I believe that it is possible to add a useful feature to dicts, that will enable some interesting performance features in the future.
Dict lookups are in general supposed to be O(1) and they are indeed very fast. However, there are several drawbacks: A. O(1) is not always achieved, collisions may still occur B. Some lookups use static "literal" keys, and could benefit from accessing a dict item directly (very fast O(1) _worst_ case, without even a function call when done from the C side). C. B is especially true when dicts are used to hold attributes - in that case literal attribute names, in conjunction with psyco-like type specialization, can help avoid many dict lookups. I won't delve into this in this mail - but this is actually the use-case that I'm after optimizing.
There is a possible implementation that can allow a dict to export items with minimal impact on its other performance.
Create a new type of PyObject, a PyDictItemObject that will contain a key, value pair. (This will NOT exist for each hash table entry, but only for specifically exported items).
Add a bitmap to dicts that has a single bit for every hash table entry. If the entry is marked in the bitmap, then its PyObject* "value" is not a reference to the value object, but to a PyDictItemObject.

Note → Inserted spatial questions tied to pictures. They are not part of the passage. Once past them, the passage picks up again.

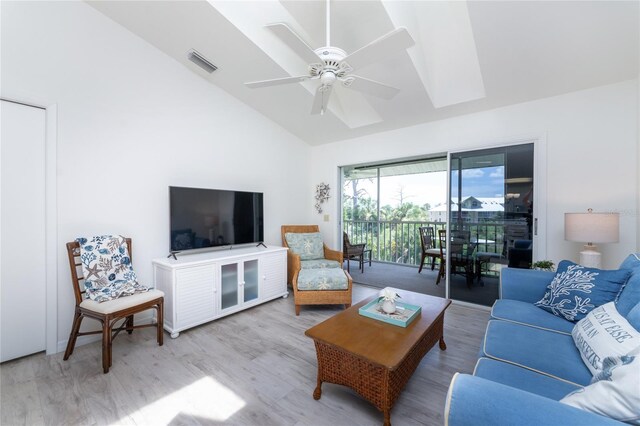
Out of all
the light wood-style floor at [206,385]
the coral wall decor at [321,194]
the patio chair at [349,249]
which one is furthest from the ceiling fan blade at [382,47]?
the patio chair at [349,249]

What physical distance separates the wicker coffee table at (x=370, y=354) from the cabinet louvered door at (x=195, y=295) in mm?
1530

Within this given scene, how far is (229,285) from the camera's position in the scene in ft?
10.0

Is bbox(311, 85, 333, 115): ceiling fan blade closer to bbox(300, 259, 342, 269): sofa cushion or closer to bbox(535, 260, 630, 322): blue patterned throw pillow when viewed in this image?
bbox(300, 259, 342, 269): sofa cushion

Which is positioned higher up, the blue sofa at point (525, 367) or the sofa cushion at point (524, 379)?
the blue sofa at point (525, 367)

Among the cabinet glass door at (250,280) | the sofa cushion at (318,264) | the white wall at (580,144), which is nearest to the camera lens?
the white wall at (580,144)

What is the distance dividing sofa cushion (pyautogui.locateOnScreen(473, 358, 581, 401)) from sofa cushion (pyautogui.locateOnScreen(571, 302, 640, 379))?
207 mm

A new dict method "PyDict_ExportItem" that takes a single argument: key will create a PyDictItemObject, and assign the dict's key to it, and mark that hash-table entry in the bitmap. If PyDict_ExportItem is called when the item is already exported, it will return another reference to the same PyDictItemObject. The value in PyDictItemObject will initially be set to NULL (which means "key not mapped"). Both the PyDictItemObject and PyDict_exportitem should probably not be exported to the Python-side, but PyDictItemObject should probably be a PyObject for refcounting purposes.
All the dict methods to get/set values, once they found the correct entry, check the bitmap to see if the entry is marked, and if it is - access the value in the PyDictItemObject instead of the value itself. In addition, if that value is NULL, it represents the key not actually being in the dict (__getitem__ can raise a KeyError there, for example, and __setitem__ can simply use Py_XDECREF and overwrite value with the value).
Alternatively to the bitmap, the hash table entry can contain another boolean int -- I am not sure which is preferable in terms of cache-locality, but the bitmap is definitely cheaper, space-wise.
This would allow dict users to create an exported item for a key once, and then access that key in real O(1) without function calls. As mentioned before, this can also serve in the future, as the basis for avoiding dict lookups for attribute searches.